## DIRECTIONS FOR THIS TASK
Can you render every line of the items below as a Markdown table with two columns, Row and Line, numbering each row and leaving out blank lines?

## RECORDED DATA
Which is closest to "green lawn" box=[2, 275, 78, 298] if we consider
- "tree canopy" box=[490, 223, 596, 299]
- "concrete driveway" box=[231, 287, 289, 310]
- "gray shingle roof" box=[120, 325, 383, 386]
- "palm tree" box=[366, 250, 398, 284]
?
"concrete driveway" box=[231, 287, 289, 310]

## WRITTEN RESPONSE
| Row | Line |
|---|---|
| 1 | Which is closest to "green lawn" box=[2, 275, 78, 298] if we consider |
| 2 | - "tree canopy" box=[490, 223, 596, 299] |
| 3 | - "concrete driveway" box=[231, 287, 289, 310] |
| 4 | - "gray shingle roof" box=[120, 325, 383, 386] |
| 5 | - "palm tree" box=[366, 250, 398, 284] |
| 6 | ? |
| 7 | "concrete driveway" box=[231, 287, 289, 310] |